About this exercise: A faithful copy of the entire listing is what is needed.

Record set:

━━━━━━━━━━━━━━━━━━━━━━━━━━━━━━

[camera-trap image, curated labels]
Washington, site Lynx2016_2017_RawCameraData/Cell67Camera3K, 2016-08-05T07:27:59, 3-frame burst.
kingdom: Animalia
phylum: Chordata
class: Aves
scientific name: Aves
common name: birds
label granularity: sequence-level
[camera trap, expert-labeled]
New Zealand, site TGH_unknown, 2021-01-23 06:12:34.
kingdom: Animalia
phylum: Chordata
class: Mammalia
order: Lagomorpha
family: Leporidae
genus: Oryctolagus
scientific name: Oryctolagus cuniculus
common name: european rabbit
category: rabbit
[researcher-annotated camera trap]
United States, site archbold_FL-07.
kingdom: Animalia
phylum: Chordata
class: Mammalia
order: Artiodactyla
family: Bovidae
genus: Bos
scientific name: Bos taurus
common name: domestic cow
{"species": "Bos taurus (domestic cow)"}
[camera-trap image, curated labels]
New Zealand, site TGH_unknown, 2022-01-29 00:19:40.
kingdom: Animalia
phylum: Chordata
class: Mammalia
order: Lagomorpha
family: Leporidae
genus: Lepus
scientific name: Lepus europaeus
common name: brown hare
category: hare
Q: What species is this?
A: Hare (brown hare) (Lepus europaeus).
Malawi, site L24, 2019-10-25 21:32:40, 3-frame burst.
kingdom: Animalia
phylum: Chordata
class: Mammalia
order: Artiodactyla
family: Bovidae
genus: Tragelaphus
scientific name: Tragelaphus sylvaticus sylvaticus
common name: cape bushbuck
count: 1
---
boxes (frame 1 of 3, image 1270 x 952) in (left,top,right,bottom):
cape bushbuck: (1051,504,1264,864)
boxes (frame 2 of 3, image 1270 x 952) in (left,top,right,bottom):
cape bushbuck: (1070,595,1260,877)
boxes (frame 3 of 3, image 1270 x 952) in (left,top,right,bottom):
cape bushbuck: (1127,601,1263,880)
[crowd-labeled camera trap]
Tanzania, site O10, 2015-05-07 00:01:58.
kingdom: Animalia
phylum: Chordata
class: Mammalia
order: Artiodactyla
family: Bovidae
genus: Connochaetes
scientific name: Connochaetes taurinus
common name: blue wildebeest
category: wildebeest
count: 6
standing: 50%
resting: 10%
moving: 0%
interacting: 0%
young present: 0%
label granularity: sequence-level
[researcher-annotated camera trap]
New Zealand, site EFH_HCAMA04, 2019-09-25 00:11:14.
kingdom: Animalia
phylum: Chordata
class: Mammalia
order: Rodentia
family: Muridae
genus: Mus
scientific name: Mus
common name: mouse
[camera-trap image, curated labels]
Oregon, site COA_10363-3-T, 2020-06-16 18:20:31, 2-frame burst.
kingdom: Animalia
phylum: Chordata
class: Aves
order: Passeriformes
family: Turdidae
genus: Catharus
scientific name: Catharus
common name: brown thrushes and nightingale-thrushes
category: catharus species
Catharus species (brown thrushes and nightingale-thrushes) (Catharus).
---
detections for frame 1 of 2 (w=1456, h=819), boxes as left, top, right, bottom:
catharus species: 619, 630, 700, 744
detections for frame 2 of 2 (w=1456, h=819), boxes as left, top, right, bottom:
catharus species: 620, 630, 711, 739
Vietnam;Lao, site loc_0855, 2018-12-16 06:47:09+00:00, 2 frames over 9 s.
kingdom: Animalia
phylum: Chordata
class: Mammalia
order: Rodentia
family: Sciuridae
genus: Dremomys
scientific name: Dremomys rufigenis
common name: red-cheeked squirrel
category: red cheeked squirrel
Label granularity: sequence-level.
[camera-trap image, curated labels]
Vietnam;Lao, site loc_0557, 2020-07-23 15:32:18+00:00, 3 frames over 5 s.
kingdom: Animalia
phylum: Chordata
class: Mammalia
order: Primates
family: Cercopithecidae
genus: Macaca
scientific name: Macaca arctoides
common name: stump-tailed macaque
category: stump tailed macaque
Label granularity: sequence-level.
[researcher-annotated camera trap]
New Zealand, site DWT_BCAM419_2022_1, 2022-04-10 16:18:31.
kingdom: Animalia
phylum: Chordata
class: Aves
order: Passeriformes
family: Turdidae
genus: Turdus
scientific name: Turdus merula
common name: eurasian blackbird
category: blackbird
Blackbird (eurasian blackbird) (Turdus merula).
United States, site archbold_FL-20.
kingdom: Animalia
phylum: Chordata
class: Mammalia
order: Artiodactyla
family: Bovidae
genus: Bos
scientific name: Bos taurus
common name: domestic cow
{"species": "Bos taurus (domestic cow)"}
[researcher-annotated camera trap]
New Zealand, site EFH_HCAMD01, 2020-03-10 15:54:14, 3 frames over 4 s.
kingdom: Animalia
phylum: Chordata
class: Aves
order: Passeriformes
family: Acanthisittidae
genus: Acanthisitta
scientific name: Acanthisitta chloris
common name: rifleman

━━━━━━━━━━━━━━━━━━━━━━━━━━━━━━

Problem solution:
[camera-trap image, curated labels]
Washington, site Lynx2016_2017_RawCameraData/Cell67Camera3K, 2016-08-05T07:27:59, 3-frame burst.
kingdom: Animalia
phylum: Chordata
class: Aves
scientific name: Aves
common name: birds
label granularity: sequence-level
[camera trap, expert-labeled]
New Zealand, site TGH_unknown, 2021-01-23 06:12:34.
kingdom: Animalia
phylum: Chordata
class: Mammalia
order: Lagomorpha
family: Leporidae
genus: Oryctolagus
scientific name: Oryctolagus cuniculus
common name: european rabbit
category: rabbit
[researcher-annotated camera trap]
United States, site archbold_FL-07.
kingdom: Animalia
phylum: Chordata
class: Mammalia
order: Artiodactyla
family: Bovidae
genus: Bos
scientific name: Bos taurus
common name: domestic cow
{"species": "Bos taurus (domestic cow)"}
[camera-trap image, curated labels]
New Zealand, site TGH_unknown, 2022-01-29 00:19:40.
kingdom: Animalia
phylum: Chordata
class: Mammalia
order: Lagomorpha
family: Leporidae
genus: Lepus
scientific name: Lepus europaeus
common name: brown hare
category: hare
Q: What species is this?
A: Hare (brown hare) (Lepus europaeus).
Malawi, site L24, 2019-10-25 21:32:40, 3-frame burst.
kingdom: Animalia
phylum: Chordata
class: Mammalia
order: Artiodactyla
family: Bovidae
genus: Tragelaphus
scientific name: Tragelaphus sylvaticus sylvaticus
common name: cape bushbuck
count: 1
---
boxes (frame 1 of 3, image 1270 x 952) in (left,top,right,bottom):
cape bushbuck: (1051,504,1264,864)
boxes (frame 2 of 3, image 1270 x 952) in (left,top,right,bottom):
cape bushbuck: (1070,595,1260,877)
boxes (frame 3 of 3, image 1270 x 952) in (left,top,right,bottom):
cape bushbuck: (1127,601,1263,880)
[crowd-labeled camera trap]
Tanzania, site O10, 2015-05-07 00:01:58.
kingdom: Animalia
phylum: Chordata
class: Mammalia
order: Artiodactyla
family: Bovidae
genus: Connochaetes
scientific name: Connochaetes taurinus
common name: blue wildebeest
category: wildebeest
count: 6
standing: 50%
resting: 10%
moving: 0%
interacting: 0%
young present: 0%
label granularity: sequence-level
[researcher-annotated camera trap]
New Zealand, site EFH_HCAMA04, 2019-09-25 00:11:14.
kingdom: Animalia
phylum: Chordata
class: Mammalia
order: Rodentia
family: Muridae
genus: Mus
scientific name: Mus
common name: mouse
[camera-trap image, curated labels]
Oregon, site COA_10363-3-T, 2020-06-16 18:20:31, 2-frame burst.
kingdom: Animalia
phylum: Chordata
class: Aves
order: Passeriformes
family: Turdidae
genus: Catharus
scientific name: Catharus
common name: brown thrushes and nightingale-thrushes
category: catharus species
Catharus species (brown thrushes and nightingale-thrushes) (Catharus).
---
detections for frame 1 of 2 (w=1456, h=819), boxes as left, top, right, bottom:
catharus species: 619, 630, 700, 744
detections for frame 2 of 2 (w=1456, h=819), boxes as left, top, right, bottom:
catharus species: 620, 630, 711, 739
Vietnam;Lao, site loc_0855, 2018-12-16 06:47:09+00:00, 2 frames over 9 s.
kingdom: Animalia
phylum: Chordata
class: Mammalia
order: Rodentia
family: Sciuridae
genus: Dremomys
scientific name: Dremomys rufigenis
common name: red-cheeked squirrel
category: red cheeked squirrel
Label granularity: sequence-level.
[camera-trap image, curated labels]
Vietnam;Lao, site loc_0557, 2020-07-23 15:32:18+00:00, 3 frames over 5 s.
kingdom: Animalia
phylum: Chordata
class: Mammalia
order: Primates
family: Cercopithecidae
genus: Macaca
scientific name: Macaca arctoides
common name: stump-tailed macaque
category: stump tailed macaque
Label granularity: sequence-level.
[researcher-annotated camera trap]
New Zealand, site DWT_BCAM419_2022_1, 2022-04-10 16:18:31.
kingdom: Animalia
phylum: Chordata
class: Aves
order: Passeriformes
family: Turdidae
genus: Turdus
scientific name: Turdus merula
common name: eurasian blackbird
category: blackbird
Blackbird (eurasian blackbird) (Turdus merula).
United States, site archbold_FL-20.
kingdom: Animalia
phylum: Chordata
class: Mammalia
order: Artiodactyla
family: Bovidae
genus: Bos
scientific name: Bos taurus
common name: domestic cow
{"species": "Bos taurus (domestic cow)"}
[researcher-annotated camera trap]
New Zealand, site EFH_HCAMD01, 2020-03-10 15:54:14, 3 frames over 4 s.
kingdom: Animalia
phylum: Chordata
class: Aves
order: Passeriformes
family: Acanthisittidae
genus: Acanthisitta
scientific name: Acanthisitta chloris
common name: rifleman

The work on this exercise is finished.